Reputation: 1418
I am trying to purge large amounts of historical data from our database for any data older than 13 months.
I have written a stored procedure for truncation, however when I try to run them I have two problems.
Problem 1 - the deletion fills up the database transaction logs and crashes the database when the disk drives run out of space.
Problem 2 - The script itself takes a long time to execute.

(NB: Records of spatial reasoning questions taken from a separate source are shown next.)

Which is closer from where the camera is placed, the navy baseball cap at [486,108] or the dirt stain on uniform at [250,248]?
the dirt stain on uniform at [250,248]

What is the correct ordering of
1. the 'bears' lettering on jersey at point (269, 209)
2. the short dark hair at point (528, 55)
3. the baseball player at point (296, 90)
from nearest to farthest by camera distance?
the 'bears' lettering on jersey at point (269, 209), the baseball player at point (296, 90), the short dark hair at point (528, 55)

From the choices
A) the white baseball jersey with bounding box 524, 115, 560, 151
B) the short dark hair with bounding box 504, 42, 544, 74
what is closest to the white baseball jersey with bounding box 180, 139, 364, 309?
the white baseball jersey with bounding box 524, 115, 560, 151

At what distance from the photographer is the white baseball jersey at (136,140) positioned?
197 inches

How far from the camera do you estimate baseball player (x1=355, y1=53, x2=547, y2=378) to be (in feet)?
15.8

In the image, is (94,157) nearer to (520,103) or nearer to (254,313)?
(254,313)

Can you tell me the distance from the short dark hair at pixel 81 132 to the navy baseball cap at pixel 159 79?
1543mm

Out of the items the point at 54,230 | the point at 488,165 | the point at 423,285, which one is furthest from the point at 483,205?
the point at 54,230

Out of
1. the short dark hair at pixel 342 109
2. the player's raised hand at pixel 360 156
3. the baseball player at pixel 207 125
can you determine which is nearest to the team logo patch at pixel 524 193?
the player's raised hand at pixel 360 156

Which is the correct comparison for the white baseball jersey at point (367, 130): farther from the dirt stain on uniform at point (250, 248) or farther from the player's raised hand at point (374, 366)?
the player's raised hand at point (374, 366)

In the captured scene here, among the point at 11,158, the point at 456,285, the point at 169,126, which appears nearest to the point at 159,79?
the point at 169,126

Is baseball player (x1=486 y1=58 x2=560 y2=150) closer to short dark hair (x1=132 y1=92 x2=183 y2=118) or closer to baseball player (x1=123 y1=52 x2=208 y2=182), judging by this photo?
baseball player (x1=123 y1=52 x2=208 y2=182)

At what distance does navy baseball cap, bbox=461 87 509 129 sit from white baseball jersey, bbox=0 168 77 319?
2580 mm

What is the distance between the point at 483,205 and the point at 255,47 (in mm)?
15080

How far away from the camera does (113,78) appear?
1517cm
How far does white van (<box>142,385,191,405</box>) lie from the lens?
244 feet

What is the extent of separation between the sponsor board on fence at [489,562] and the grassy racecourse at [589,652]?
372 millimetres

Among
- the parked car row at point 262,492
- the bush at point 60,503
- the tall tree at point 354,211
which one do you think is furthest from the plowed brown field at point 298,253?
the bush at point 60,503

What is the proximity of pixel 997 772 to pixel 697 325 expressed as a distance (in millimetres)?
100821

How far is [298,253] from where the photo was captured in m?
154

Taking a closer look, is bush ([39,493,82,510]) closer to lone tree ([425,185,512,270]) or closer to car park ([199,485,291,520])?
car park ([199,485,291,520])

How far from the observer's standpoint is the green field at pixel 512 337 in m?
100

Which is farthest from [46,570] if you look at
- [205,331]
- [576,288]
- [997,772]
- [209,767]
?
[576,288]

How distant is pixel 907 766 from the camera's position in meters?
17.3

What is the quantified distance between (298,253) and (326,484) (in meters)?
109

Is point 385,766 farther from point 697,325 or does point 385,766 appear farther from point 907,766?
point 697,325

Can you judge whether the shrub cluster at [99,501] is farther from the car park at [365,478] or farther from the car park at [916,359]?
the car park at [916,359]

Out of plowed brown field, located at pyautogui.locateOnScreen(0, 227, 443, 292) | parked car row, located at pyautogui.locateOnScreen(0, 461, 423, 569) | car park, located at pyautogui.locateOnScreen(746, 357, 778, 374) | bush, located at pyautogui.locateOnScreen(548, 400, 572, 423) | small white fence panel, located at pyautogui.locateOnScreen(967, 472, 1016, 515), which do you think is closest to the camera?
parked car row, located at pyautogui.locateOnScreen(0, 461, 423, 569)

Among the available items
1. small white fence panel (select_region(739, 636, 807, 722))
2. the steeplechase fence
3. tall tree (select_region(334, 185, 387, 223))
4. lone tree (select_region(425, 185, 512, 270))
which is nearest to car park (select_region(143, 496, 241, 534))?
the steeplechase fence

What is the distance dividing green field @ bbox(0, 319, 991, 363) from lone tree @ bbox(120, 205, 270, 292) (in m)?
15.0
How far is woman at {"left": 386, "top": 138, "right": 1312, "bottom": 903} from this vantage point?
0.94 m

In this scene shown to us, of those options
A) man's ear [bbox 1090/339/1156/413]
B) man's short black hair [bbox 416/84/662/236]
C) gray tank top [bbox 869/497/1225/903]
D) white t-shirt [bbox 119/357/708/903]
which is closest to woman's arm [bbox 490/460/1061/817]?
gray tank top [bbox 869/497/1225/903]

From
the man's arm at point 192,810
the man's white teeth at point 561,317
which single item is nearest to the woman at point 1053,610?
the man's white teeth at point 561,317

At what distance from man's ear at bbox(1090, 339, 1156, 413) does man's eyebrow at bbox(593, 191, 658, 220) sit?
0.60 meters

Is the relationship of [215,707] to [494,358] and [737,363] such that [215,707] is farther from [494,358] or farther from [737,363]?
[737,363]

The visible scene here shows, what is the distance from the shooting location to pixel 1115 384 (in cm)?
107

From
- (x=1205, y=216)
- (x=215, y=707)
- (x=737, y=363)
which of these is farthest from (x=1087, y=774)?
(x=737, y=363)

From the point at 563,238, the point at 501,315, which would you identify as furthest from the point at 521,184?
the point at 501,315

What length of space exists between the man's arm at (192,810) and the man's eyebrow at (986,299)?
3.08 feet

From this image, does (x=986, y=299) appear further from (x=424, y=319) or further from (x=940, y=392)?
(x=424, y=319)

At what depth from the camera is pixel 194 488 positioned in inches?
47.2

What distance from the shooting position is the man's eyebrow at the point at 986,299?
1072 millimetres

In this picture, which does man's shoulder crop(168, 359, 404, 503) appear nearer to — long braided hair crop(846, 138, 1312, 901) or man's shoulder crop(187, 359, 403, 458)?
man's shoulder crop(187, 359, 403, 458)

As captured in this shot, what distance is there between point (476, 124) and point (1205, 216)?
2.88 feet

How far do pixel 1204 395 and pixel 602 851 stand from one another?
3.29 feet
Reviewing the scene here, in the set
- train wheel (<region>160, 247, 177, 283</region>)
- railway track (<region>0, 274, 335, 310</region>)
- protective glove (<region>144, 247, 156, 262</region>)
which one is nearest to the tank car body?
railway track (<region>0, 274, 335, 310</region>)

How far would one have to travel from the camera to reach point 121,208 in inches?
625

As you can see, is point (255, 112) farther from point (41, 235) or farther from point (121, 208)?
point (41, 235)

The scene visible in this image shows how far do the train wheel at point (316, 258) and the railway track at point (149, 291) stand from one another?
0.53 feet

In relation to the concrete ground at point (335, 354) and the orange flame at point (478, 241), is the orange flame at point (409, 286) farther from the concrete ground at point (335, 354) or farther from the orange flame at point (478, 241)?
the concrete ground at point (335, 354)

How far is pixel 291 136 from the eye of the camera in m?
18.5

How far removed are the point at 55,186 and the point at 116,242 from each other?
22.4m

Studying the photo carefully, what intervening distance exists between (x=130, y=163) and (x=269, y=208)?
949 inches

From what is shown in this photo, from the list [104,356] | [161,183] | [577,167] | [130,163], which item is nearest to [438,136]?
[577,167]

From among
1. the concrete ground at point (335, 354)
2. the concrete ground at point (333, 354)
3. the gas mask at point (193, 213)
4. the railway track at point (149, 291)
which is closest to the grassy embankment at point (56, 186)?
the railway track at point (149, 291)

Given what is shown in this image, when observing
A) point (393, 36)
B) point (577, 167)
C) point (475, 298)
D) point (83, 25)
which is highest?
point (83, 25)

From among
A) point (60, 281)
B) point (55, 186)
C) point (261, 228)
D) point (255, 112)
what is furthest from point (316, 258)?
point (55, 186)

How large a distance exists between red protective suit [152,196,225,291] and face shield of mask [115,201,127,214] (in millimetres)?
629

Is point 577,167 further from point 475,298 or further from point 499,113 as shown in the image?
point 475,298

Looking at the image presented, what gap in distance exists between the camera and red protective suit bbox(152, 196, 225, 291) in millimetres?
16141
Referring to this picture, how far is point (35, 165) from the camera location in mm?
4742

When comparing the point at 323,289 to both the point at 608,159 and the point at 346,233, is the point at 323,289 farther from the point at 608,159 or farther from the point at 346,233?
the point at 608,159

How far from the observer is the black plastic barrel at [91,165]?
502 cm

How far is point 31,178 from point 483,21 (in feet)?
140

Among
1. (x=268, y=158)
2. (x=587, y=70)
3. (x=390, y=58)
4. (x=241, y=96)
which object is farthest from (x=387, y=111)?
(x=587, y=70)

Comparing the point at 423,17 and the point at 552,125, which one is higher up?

Below are the statements in the SP:
DELETE FROM Header_Table WHERE Date_DT < @date
The Header_Table
table has a ON DELETE CASCADE
relationship with 10 other tables. That means when I fire the above query it deletes the data from the Header_Table
table as well as from the 10 tables reference by Header_Table
And in the second statement, I am inserting the data from the Information_Table
table to temp table.
INSERT INTO Temp_Table (Key, AccNum, Exp, Name_VC)
SELECT
in.Key AS CRD_NFO_CIK,
in.Acct_Num AS CRD_NFO_ACC,
in.Exp AS CRD_NFO_EXP,
in.Name_on_Card_VC AS CRD_NFO_NAME
FROM
Information_Table in
LEFT OUTER JOIN
Card_T crd ON in.Key = crd.Card_Info_Key
LEFT OUTER JOIN
Business_T business ON in.Key = business.CC_Info_Key
LEFT OUTER JOIN
Con_T contr ON in.Key = contr.Card_Info_Key
LEFT OUTER JOIN
Customer_Payment_T customer ON in.Key = customer.Card_Info_Key
LEFT OUTER JOIN
Temp_Table Temp ON in.Key = Temp.Key
WHERE
Temp.Key IS NULL AND
crd.Card_Info_Key IS NULL AND
business.CC_Info_Key IS NULL AND
contr.Card_Info_Key IS NULL AND
customer.Card_Info_Key IS NULL
In the below statement, I am actually deleting the data from the Information_Table
DELETE info
FROM Information_Table in
LEFT OUTER JOIN Card_T crd ON in.Key = crd.Card_Info_Key
LEFT OUTER JOIN Business_T business ON in.Key = business.CC_Info_Key
LEFT OUTER JOIN Con_T contr ON in.Key = contr.Card_Info_Key
LEFT OUTER JOIN Customer_Payment_T customer ON in.Key = customer.Card_Info_Key
WHERE
crd.Card_Info_Key IS NULL AND
business.CC_Info_Key IS NULL AND
contr.Card_Info_Key IS NULL AND
customer.Card_Info_Key IS NULL
Upvotes: 0
Views: 1119
Reputation: 96600
How often are the transaction logs being backed up? If you delete in batches with each batch in it's own transaction, frequent transaction log backups should prevent the transaction log from filling up unless your system is not set up to back them up (or only does so on an inappropraitely long schedule). Note transaction log backups are entirely different from database backups and should happen frquently in a transactional system - ours are backed up every 15 minutes. Also because you have cascading delets (which I personally would never have allowed), you will probaly need a fairly small batch.
Upvotes: 0
Reputation: 13506
In Such cases you should always delete data in chunks.What I suggest is,delete data in batches.